The blindfold is removed and I am lowered to my knees, arms still held taut above my head. My smile cannot be contained by walls. His hands are in my hair now, pulling my chin upward. He pushes his hard cock deep into my mouth. The camera is inches from my face. I close my eyes and enjoy the moments, the precious moments, the mingling of our genetic spiral, the way we fit together, front to back, back to front, top to bottom.

It is that pre-dawn time when I wake up and know his cock is hard while he sleeps. I know that if I roll over and touch it, it will be hot and ready. And when I kiss it, it will jump up at my lips. At this hour, after I kiss him awake and slide on top of him, grinding my cunt into him, using him mercilessly for my own satisfaction, sucking his balls dry with my lips, we simply fold back into that origami shape and go back to sleep. It is morning and this cock is mine and I could care less who is watching. Because I will fuck this man anywhere.

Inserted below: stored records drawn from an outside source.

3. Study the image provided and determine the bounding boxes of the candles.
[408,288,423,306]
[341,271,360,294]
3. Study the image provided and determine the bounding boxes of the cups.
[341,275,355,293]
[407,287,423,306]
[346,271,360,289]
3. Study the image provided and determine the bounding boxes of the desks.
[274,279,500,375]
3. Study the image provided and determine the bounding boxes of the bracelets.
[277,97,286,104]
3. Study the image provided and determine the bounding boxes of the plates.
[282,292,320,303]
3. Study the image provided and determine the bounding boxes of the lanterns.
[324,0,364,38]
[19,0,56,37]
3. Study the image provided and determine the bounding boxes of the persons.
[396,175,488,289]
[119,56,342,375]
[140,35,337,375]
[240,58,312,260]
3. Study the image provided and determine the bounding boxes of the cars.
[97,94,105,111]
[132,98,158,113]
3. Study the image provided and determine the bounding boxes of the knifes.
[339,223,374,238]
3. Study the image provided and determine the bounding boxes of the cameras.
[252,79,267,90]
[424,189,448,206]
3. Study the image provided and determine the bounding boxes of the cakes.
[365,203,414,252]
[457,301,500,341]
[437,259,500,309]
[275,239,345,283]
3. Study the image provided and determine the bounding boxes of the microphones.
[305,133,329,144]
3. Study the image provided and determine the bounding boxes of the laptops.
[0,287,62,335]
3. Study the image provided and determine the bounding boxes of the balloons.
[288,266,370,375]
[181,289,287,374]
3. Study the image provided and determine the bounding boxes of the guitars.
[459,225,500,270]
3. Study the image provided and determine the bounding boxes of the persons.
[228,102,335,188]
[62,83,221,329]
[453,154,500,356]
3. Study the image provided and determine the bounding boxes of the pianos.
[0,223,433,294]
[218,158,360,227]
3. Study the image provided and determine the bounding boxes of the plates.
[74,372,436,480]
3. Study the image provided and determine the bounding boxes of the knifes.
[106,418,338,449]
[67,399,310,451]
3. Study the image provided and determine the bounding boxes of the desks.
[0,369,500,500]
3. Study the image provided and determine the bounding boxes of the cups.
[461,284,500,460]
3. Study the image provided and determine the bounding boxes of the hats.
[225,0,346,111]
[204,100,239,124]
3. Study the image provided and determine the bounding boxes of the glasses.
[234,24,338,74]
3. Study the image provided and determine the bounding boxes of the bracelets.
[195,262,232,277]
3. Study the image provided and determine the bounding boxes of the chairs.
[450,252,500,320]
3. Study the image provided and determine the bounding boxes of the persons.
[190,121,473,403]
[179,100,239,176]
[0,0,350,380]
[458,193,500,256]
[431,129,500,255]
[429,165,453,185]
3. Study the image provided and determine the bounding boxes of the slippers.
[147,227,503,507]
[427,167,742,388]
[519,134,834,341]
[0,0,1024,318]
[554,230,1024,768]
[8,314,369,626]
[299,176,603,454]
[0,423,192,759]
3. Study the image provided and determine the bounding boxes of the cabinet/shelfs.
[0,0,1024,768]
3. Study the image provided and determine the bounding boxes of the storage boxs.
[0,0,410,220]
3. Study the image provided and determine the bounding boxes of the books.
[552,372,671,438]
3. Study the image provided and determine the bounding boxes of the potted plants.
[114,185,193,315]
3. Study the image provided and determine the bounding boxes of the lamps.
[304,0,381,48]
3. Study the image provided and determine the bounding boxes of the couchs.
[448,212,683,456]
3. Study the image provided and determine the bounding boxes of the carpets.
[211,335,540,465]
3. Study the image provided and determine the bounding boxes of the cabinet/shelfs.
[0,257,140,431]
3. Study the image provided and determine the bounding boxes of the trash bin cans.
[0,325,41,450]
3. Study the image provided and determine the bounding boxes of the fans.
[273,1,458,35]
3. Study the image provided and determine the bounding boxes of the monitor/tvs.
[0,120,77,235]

There are 600 photographs. Later, I'll sit on his lap back home and we'll drink wine and go through them one by one. Our own little erotic show.

But right now, as we sip whiskey and chat with the photographer, put the cuffs, rope, and whip back into the duffel bag, there is one thing I have to know.

"What was that thing you used -- the sharp thing?"

The photographer holds up a tiny, shiny tool and spins the head. "Wartenberg pinwheel."

Truck wheels kick up clouds of alkaline dust as we speed across the desert. He slows and clicks on the cruise control. I pop my head up through the sunroof and climb onto the top of the truck. There is nothing but empty playa stretched before us. Playa, pussy and cock. He leaves the driver's seat and finds my hot, wet crotch with his lips. My head is back, the wheels making no sound as we crawl slowly across the ancient lakem bed. Dust devils whirl and spin in the distance. The wind whips my screams away.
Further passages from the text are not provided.